(Text under study)

Generality of Change: The results of assessments showed that most patients acquired good insight of their automatic thoughts and core beliefs and could conceive their maladaptive behaviors and its consequences. Although Sauer-zavala et al. and Lopez et al. did not mention increase or decrease in harmful behavior (19, 20), 5 patients in the present study had harmful behavior as mentioned previously. During the treatment, according to the crises experienced by patient 5, she attempted skin burning with cigarettes. During the treatment, 2 patients reported no harmful behavior (participant 3 and 4). Two patients (participant 1 and 2) reported harmful behavior, like self-mutilation, and starving, which resolved at the end of therapy and follow-up period. Symptoms, such as identity disturbance and dissociative symptoms reported by three patients (participant 1, 4 and 6) at the beginning of treatment, remained unchanged.

Acceptability rate (to what extent did people participate in the treatment process and complete it?): In the present study, all participants in the baseline assessment had completed the treatment protocol and had referred for follow-up. The duration of treatment course was tailored for every patient (16 to 20 treatment sessions).

(End Text under study)
(Supplied information)

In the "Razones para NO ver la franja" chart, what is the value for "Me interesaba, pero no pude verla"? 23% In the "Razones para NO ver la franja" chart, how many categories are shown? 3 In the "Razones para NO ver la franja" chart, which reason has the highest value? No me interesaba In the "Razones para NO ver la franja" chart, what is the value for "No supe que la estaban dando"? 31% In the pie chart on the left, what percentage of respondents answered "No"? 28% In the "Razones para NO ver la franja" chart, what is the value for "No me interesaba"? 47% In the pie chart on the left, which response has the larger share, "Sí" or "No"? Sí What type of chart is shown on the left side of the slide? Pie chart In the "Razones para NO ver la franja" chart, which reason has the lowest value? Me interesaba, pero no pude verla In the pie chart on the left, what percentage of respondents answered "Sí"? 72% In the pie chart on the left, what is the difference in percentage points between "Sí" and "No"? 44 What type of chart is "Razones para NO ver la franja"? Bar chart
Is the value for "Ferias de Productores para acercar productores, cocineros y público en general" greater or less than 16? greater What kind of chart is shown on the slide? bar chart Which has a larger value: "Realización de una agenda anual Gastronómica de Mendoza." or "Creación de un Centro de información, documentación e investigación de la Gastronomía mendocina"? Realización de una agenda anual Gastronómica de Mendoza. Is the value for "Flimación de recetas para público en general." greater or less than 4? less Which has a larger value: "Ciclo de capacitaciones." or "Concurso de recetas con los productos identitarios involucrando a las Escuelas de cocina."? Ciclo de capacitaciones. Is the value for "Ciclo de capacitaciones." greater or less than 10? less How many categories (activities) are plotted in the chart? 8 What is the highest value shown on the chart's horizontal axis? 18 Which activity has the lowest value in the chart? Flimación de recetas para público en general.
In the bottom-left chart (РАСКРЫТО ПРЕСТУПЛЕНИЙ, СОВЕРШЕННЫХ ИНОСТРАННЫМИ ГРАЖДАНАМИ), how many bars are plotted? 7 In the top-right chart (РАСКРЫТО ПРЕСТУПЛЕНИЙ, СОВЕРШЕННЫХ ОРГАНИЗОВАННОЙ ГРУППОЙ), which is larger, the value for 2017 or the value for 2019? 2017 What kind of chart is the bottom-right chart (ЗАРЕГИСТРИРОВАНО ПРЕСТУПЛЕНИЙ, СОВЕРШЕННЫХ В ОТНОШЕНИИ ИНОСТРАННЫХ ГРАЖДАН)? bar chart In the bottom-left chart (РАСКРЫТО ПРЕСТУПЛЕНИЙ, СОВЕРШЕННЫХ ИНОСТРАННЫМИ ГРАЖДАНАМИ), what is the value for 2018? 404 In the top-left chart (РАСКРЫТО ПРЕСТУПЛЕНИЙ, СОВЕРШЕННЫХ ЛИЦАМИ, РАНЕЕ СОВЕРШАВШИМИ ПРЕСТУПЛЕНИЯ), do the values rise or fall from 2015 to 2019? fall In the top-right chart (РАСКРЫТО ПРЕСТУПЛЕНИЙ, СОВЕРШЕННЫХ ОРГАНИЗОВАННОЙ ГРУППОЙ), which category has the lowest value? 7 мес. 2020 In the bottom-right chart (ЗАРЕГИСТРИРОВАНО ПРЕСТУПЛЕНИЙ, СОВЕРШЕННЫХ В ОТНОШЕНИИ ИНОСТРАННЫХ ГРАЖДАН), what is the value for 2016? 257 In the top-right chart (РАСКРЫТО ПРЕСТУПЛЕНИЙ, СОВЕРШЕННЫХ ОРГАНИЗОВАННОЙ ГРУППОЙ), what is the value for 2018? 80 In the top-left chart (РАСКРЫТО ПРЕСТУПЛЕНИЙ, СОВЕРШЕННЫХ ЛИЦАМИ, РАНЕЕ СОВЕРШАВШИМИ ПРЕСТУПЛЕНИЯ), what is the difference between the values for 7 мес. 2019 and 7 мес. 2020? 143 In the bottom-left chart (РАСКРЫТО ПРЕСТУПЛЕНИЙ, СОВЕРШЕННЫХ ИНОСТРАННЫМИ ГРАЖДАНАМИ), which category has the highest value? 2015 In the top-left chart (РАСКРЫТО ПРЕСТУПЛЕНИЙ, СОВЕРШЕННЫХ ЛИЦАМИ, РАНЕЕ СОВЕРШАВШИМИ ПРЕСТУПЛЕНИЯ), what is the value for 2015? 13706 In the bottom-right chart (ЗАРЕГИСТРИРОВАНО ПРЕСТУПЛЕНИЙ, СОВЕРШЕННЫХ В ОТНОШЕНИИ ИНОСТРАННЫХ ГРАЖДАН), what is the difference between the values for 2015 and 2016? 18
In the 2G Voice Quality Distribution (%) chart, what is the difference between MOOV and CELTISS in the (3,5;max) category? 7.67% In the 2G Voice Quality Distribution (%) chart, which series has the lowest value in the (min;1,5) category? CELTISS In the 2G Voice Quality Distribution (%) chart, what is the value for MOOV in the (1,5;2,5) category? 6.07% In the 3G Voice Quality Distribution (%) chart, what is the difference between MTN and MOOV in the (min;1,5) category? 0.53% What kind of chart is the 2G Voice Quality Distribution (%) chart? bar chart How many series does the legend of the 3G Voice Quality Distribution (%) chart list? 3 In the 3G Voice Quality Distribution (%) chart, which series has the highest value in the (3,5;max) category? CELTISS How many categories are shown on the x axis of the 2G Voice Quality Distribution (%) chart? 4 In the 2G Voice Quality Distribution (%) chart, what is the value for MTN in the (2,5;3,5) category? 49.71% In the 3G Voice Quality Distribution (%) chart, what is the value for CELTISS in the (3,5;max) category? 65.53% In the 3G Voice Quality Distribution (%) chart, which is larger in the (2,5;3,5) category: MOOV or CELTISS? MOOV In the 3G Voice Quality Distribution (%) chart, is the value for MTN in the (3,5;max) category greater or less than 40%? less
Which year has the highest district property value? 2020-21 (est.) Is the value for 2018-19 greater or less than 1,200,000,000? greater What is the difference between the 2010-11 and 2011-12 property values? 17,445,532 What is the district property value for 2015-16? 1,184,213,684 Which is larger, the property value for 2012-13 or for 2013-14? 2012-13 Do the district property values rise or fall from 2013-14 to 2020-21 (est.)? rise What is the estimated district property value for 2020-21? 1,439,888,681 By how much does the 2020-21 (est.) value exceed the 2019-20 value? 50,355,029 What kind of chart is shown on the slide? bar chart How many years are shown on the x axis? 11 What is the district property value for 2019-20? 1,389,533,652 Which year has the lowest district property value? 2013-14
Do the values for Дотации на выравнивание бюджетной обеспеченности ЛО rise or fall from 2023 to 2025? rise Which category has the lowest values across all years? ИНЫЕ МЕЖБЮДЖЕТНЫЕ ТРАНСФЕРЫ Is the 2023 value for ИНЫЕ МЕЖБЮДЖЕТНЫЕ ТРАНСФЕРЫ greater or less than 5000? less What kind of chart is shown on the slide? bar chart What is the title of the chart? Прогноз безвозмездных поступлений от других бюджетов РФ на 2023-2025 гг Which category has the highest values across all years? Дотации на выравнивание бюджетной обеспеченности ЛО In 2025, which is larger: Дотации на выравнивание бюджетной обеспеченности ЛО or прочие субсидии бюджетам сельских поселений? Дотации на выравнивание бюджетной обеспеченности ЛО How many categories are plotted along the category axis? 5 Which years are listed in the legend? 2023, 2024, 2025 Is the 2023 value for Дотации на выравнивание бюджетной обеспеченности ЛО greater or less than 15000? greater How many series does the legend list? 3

(End Supplied information)

### What to do
Pick up the treatment study excerpt above where it stops and write the next few sentences.

### Written answer
Safety (Was the participants’ mental and physical health reduced due to treatment?) The results of the present study showed improvement of most clinical variables in the majority of patients, although interpersonal differences between patients could be observable. Among the participants, only one patient reported symptoms more than baseline, which did not seem to be due to the intervention side effects.

Stability in therapeutic achievement: The follow-up period in this research was 4 weeks, which showed decrease in almost all treatment results; despite the reduction in many cases, the results improved, compared to the pre-treatment phase. It seems that regarding the specific vulnerability of patients with BPD towards environmental crisis, increasing the number of sessions could have a fundamental role in stability of results.

5.1. Conclusions

Transdiagnostic approaches to treatment are now accepted in treatment situations, because of advantages on specific diagnostic protocols (14, 36, 37). Furthermore, UP simultaneously targets common vulnerability of emotional disorders and can be an alternative for patients, who are particularly affected by several concurrent disorders (36, 38, 39). The findings of the current study are the first evidence of the applicability and efficacy of this treatment in patients with BPD in the Iranian society. Most of participants had better feeling in dealing with their emotions at the end of therapy. Some participants, showed reduced signs of BPD. It seems that this treatment could be a complementary treatment for patients with BPD, especially when a co-morbid emotional disorder complicates the patient’s condition. Although further research is necessary.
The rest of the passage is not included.